Lake Forest’s René Romero Schuler keeps painting as the world around her ceases to function
By David A. F. Sweet
Even for an artist used to social distancing — one who walks alone each morning in paint-spattered jeans to her studio in the woods behind her Lake Forest house — the coronavirus can be a powerful force.
“My takeaway from this is that I’ve been thinking about transformation,” said René Romero Schuler, whose first name means rebirth. “And that has led me to thinking about butterflies. It’s the most recognizable transformation we know of. They emerge majestic and beautiful (after life as a caterpillar).”
Schuler has always thought about painting butterflies — but now she is doing it, as a response to the pandemic. While the spread of the coronavirus has canceled a number of her scheduled shows, she remains motivated to create anew, adding to her decades-long prolific portfolio.
While some spend lifetimes finding their purpose, Schuler knew it in kindergarten. By first grade, in a letter to her parents written from her grandparents’ house in Ecuador, her goals were set.
“When I grow up, I want to have my art in museums, and I want to drive a Rolls Royce because it has my initials all over it,” read the missive.
By the time she reached high school, the Chicago native had already sold her first painting, a midnight-blue canvas with elements of Jasper Johns-type abstractions, her big influence at that time. Upon graduation, she began calling local businesses to see if they might want to commission her to create paintings for their offices. This launched a 12-year career of creating custom faux finishes, trompe l’oeil, murals, and sculptures for restaurant and nightclubs. Said Schuler, “This was the greatest education, where I learned more about materials, improvising, equipment, general business skills and so many other important things.”

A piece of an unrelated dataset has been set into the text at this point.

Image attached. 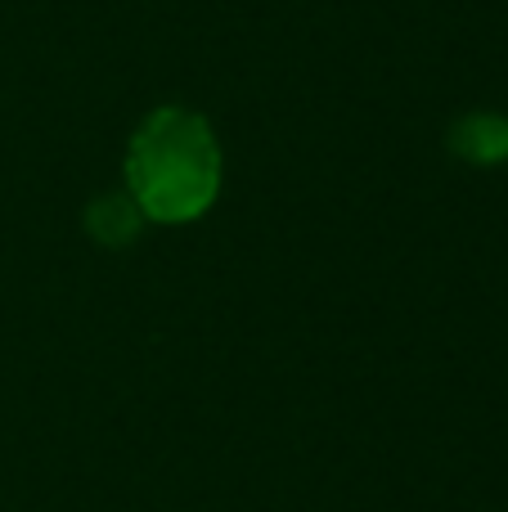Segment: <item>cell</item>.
<instances>
[{"mask_svg":"<svg viewBox=\"0 0 508 512\" xmlns=\"http://www.w3.org/2000/svg\"><path fill=\"white\" fill-rule=\"evenodd\" d=\"M126 198L144 225H189L203 221L221 198L225 158L212 122L194 108H153L126 144Z\"/></svg>","mask_w":508,"mask_h":512,"instance_id":"6da1fadb","label":"cell"},{"mask_svg":"<svg viewBox=\"0 0 508 512\" xmlns=\"http://www.w3.org/2000/svg\"><path fill=\"white\" fill-rule=\"evenodd\" d=\"M144 225V216L135 212V203L126 194H117V198H104V203H95L90 207V230L99 234V243H126L135 230Z\"/></svg>","mask_w":508,"mask_h":512,"instance_id":"7a4b0ae2","label":"cell"},{"mask_svg":"<svg viewBox=\"0 0 508 512\" xmlns=\"http://www.w3.org/2000/svg\"><path fill=\"white\" fill-rule=\"evenodd\" d=\"M459 149L468 153V158L477 162H495L508 153V122L504 117H473V122L464 126V135H459Z\"/></svg>","mask_w":508,"mask_h":512,"instance_id":"3957f363","label":"cell"}]
</instances>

At the same time, she faced constant rejection.
“Early on, when it makes or breaks you, I literally did break many times over,” Schuler said. “It will beat you down and leave you questioning everything, and everything feels hopeless. I think I just have a great deal of tenacity, or it was a simple matter of there being no other path for me to take. There was just nothing else I have ever wanted to do.”
One of the quinquagenarian’s best-known themes is creating female figures with thin arms and legs in different colors and using mediums beyond paint, such as gold leaf and India inks. The figures came about by chance.
“It was through a little tantrum that I encountered my technique of using a palette knife to apply paint to canvas. And in that moment of angry painting, I saw a face emerge on the canvas,” she explained. “By the time I finished that piece, I felt like it was the most beautiful thing I’d ever seen.”
From there, she created more than three dozen self-portraits in that series.
“They felt raw and almost primitive, and I loved every single one for what each one gave me,” she said. “What began to emerge in my paintings were these feminine, ethereal, beautiful and even happy figures that were made up of thickly applied layers of paint and very deliberate marks — all intended to signify the yucky stuff that shapes who each of us becomes, and when you stand back from my paintings. all I want you to see is something beautiful.”
Her work (she also creates sculptures in steel wire and bronze) has been exhibited in Paris and Rome, among other international cities, and hangs in the permanent collections of The Union League Club of Chicago and Loyola University Museum in Chicago. She and her husband, Rick, are building a home in Carmel, California, where they plan to move in a few years. It will make visiting their son Ian — who will be a freshman at UC Santa Barbara this fall — a little easier (another son, Owen, attends Lake Forest High School). Aside from being a hotbed for artists, Carmel is also the site of Schuler’s next show in November, assuming normalcy has returned.
If that’s the case, her other studio in Lake Bluff may not be as lively. Because of the coronavirus, her assistant there has taken a break. When Schuler arrives these days, the self-described shy artist lets loose.
“I get to dance there now,” she said. “We have to find our joy where we can.”